POLMONITE: ESPERTI ANTI-SARS, VACCINARE TUTTI CONTRO INFLUENZA

Milano, 14 mag. (Adnkronos Salute) - Vaccinazione 'di massa' contro l'influenza dal prossimo autunno in Italia, per semplificare la diagnosi di polmonite atipica, distinguere i casi sospetti dai falsi allarmi ed evitare inutili psicosi tra i malati. L'ipotesi, si legge oggi sul 'Corriere della Sera', viene dalla task force nazionale anti-Sars, che in vista della possibilita' di una diffusione della Sindrome respiratoria acuta grave anche nel nostro Paese, non esclude di poter allargare la vaccinazione antinfluenzale. Magari raccomandandola non solo agli 'over 65' ma gia' agli ultracinquantenni, o addiruttura estendendola a tutti i cittadini, bambini compresi.

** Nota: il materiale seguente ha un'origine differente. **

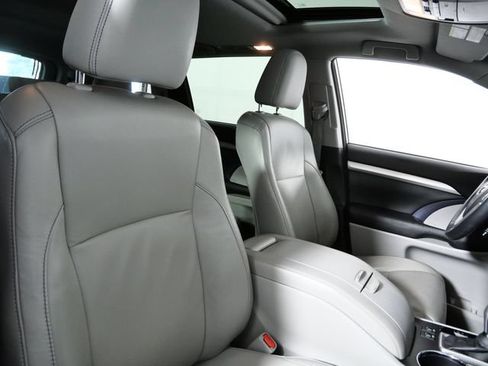 Used 2015 Toyota Highlander XLE AWD/4WD image 10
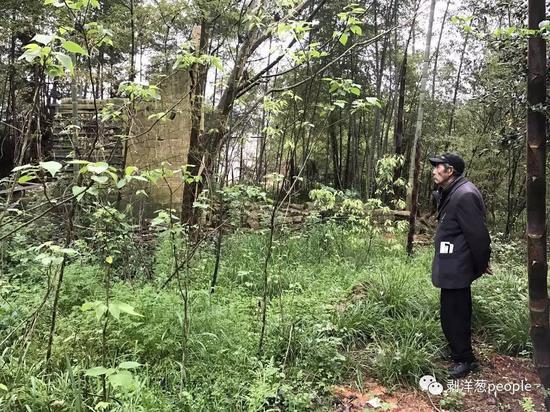 陳振杰站在和父母生活過的老屋前。新京報記者劉珍妮 攝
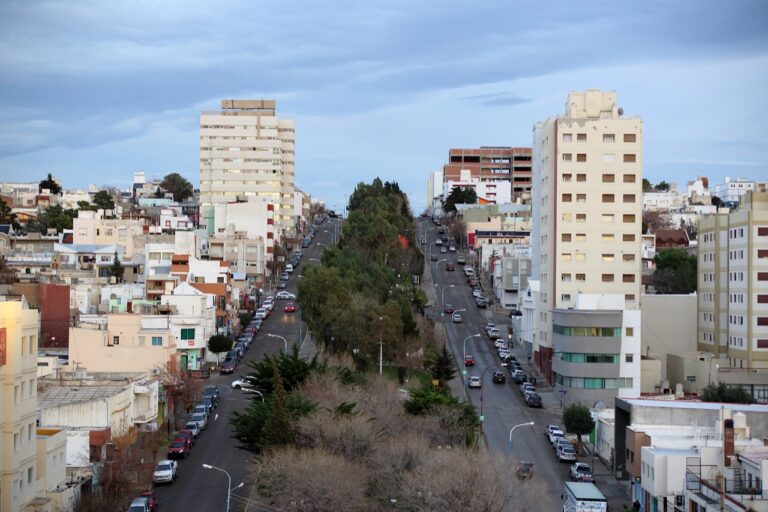 Una obra histórica para Comodoro: reconstruirán la Avenida Rivadavia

''Sarebbe un'iniziativa sacrosanta e razionale - dice l'epidemiologo Donato Greco, della commissione di esperti che ieri hanno incontrato il ministro Sirchia - perche' con meno influenza in giro la diagnosi di Sars sarebbe piu' semplice''. Il punto, sottolinea infatti lo specialista, e' che ''non possiamo rischiare di mettere in isolamento milioni di sospetti soltanto perche' hanno la febbre. sarebbe un'ecatombe''. Concorda anche il coordinatore del pool italiano anti-polmonite atipica Pietro Crovari. ''Allargare la vaccinazione antinfluenzale e' una della poche cose che si possono fare'', afferma. ''Per adesso non c'e' alcun tipo di riferimento nei nostri documenti - continua - ma si dovra' cominciare a discuterne presto''. Anche se bisognera' fare i conti con i costi, che ''da noi sarebbero a carico del servizio sanitario pubblico''.

(Red-Opa/Adnkronos Salute)

 

POLMONITE: SIRCHIA, NESSUNA VACCINAZIONE DI MASSA ANTINFLUENZA

Roma, 14 mag. (Adnkronos Salute) - ''Nessuna vaccinazione di massa contro l'influenza''. Lo ha precisato il ministro delle Salute, Girolamo Sirchia, al termine della riunione con gli assessori regionali alla Sanita', il commissario straordinario per la Sars Guido Bertolaso e i componenti della task force ministeriale per la valutazione del rischio di polmonite atipica in Italia. L'obiettivo, ha spiegato Sirchia, e' piuttosto raggiungere la copertura totale delle fasce di popolazione per cui e' raccomandata la vaccinazione antinfluenza.

''La vaccinazione - afferma il ministro - e' raccomandata per i soggetti a rischio, come gli ultrasessantacinquenni, che evitano cosi' le complicanze dell'influenza. Nel nostro Paese, pero', la vaccinazione raggiunge ancora solo una percentuale di questi soggetti. E' dunque necessario raggiungere la copertura totale per evitare che in autunno, in concomitanza dell'eventuale diffusione della Sars, i casi di influenza possano confondere le acque''.